Theoretische Ausbildung und Praxis verbinden. Das Prinzip, das hierzulande von der Lehre bekannt ist, ist etwa in Deutschland auch im Hochschulsektor verbreitet. In Österreich gibt es erst eine Handvoll dualer Studiengänge – wenn auch mit steigender Tendenz. „Das Charakteristikum eines dualen Studiums ist, dass nicht nur parallel zum Studium Teilzeit in einem Betrieb gearbeitet wird, sondern diese Tätigkeit auch integraler Teil des Curriculums und das Unternehmen ein zweiter Lernort ist“, erklärt Franz Geiger, Vorsitzender der Plattform Dual Studieren und Leiter des dualen Studiengangs Elektrotechnik an der FH Vorarlberg.

Qualität der Partnerbetriebe

Entsprechend betont der Experte die Wichtigkeit der Qualitätssicherung bei der Auswahl der Partner. Dabei weist er auf die in Vorarlberg vorherrschende heterogene KMU-Struktur der Partner hin. Die Inhalte der praktischen Ausbildung seien auf die Möglichkeiten im Partnerbetrieb abgestimmt, wobei die Qualitätsstandards und das Curriculum der FH gewisse Leitplanken vorgeben. „Es muss im Betrieb eine Person geben, die in der Lage ist, die Ausbildung auf akademischem Niveau durchzuführen“, ergänzt Elmar Krainz, Leiter des dualen Studiengangs Mobile Software Development an der FH Joanneum, die in Österreich zu den Vorreitern bei dualen Studiengängen zählt. Um die Qualität der Ausbildung im Betrieb sicherzustellen, sind regelmäßige Evaluierungen mit Feedback der Studierenden bei dualen Studien üblich.

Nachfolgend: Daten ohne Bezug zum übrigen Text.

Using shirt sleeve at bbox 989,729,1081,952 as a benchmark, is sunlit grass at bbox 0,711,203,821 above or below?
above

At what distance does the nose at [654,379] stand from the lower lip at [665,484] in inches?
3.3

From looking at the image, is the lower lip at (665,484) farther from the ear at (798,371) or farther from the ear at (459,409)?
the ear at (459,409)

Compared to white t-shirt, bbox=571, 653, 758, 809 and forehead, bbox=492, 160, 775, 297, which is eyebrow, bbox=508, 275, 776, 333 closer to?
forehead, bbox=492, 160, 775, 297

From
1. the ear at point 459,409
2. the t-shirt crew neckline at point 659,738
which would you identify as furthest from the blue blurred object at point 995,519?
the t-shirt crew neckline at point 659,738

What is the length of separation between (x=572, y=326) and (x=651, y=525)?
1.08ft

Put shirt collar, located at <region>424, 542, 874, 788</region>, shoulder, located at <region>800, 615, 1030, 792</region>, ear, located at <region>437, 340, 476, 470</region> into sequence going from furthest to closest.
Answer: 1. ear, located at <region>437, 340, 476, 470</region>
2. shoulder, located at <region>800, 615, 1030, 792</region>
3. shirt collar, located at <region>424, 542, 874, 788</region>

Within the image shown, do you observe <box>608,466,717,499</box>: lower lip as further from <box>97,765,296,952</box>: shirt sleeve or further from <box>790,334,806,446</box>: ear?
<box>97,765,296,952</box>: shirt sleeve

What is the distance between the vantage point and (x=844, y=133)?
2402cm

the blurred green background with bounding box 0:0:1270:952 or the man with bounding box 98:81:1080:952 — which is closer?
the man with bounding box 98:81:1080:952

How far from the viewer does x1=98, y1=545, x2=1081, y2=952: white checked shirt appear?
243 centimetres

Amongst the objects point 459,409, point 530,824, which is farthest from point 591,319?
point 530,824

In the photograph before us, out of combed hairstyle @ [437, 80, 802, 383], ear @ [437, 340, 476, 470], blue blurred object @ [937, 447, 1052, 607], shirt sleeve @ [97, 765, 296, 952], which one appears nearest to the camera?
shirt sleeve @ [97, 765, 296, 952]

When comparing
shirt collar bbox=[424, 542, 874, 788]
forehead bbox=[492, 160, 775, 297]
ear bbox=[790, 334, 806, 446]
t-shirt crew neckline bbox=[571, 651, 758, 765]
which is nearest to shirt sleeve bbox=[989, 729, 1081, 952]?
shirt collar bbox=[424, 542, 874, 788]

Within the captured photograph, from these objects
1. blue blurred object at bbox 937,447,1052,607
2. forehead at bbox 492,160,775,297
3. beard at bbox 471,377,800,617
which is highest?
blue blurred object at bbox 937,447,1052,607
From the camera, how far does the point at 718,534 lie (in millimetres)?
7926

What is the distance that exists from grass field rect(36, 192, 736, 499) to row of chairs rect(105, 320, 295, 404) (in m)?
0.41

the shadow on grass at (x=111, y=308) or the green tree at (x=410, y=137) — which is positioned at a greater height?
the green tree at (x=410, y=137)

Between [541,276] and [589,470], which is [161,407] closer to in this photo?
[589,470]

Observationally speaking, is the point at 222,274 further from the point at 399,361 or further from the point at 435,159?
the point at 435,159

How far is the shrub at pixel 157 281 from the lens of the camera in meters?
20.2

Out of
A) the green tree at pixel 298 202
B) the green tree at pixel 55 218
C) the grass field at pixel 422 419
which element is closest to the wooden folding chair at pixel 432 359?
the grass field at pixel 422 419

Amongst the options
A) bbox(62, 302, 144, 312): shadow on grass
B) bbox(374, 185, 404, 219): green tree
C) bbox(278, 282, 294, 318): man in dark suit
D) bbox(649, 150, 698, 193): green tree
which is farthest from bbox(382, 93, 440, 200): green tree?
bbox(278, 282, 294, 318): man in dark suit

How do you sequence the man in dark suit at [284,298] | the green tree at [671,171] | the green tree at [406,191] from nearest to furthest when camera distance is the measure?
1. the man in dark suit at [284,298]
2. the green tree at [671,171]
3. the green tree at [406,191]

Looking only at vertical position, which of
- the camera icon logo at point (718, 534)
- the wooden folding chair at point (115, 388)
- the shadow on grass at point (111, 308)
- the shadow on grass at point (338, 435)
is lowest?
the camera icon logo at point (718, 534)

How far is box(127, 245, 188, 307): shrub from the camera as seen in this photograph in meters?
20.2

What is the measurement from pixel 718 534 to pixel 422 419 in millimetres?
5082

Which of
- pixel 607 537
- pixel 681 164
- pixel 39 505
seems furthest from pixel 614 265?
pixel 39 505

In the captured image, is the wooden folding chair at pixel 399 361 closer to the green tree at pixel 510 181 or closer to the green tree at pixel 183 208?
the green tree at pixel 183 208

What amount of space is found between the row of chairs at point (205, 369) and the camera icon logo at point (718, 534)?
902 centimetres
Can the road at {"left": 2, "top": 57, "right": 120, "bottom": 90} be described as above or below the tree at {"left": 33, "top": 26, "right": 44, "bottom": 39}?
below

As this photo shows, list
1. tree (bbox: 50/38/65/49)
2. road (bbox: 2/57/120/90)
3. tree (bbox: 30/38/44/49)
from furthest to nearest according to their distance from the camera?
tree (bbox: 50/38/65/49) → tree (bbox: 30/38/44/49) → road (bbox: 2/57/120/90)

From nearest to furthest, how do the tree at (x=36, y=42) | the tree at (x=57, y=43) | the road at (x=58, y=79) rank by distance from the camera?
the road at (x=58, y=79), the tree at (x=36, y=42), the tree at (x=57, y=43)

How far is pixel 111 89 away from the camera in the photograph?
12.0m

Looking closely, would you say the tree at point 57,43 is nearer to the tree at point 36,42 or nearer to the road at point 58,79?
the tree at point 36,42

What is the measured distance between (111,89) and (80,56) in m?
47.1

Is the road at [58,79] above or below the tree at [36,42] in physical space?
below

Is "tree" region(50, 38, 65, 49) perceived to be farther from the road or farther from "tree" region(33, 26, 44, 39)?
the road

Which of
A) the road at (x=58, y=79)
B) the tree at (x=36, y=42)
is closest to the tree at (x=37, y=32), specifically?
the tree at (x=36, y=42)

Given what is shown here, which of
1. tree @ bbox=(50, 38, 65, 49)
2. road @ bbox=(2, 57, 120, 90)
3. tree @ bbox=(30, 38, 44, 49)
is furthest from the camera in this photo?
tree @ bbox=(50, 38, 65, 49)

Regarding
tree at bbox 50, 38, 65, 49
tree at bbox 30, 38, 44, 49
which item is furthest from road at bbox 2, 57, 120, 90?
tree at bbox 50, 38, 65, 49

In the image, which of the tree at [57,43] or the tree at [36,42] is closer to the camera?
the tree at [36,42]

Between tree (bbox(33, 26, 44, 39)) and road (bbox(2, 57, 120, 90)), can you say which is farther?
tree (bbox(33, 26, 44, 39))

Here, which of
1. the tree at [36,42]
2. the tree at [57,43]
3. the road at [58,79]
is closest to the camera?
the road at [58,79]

Schwierigkeiten, Partnerunternehmen zu finden, gibt es trotz der Qualitätsanforderungen kaum. Sobald sich das Modell bei den Unternehmen herumgesprochen hat, herrscht laut Geiger reges Interesse. Er spricht von einer „Win-win-win-Situation“ für Studierende, Partnerbetriebe und FH.

Während das Gros der dualen Studien dem Bereich Technik zuzuordnen ist, hat vergangenen Herbst die IUBH gestartet, eine der größten privaten Hochschulen Deutschlands, am neu gegründeten Wiener Standort mit dem dualen Bachelorstudium Tourismuswirtschaft. Im Wintersemester 2019/20 sollen mit Personalmanagement und Marketingmanagement zwei weitere nicht technische duale Studien in Wien angeboten werden.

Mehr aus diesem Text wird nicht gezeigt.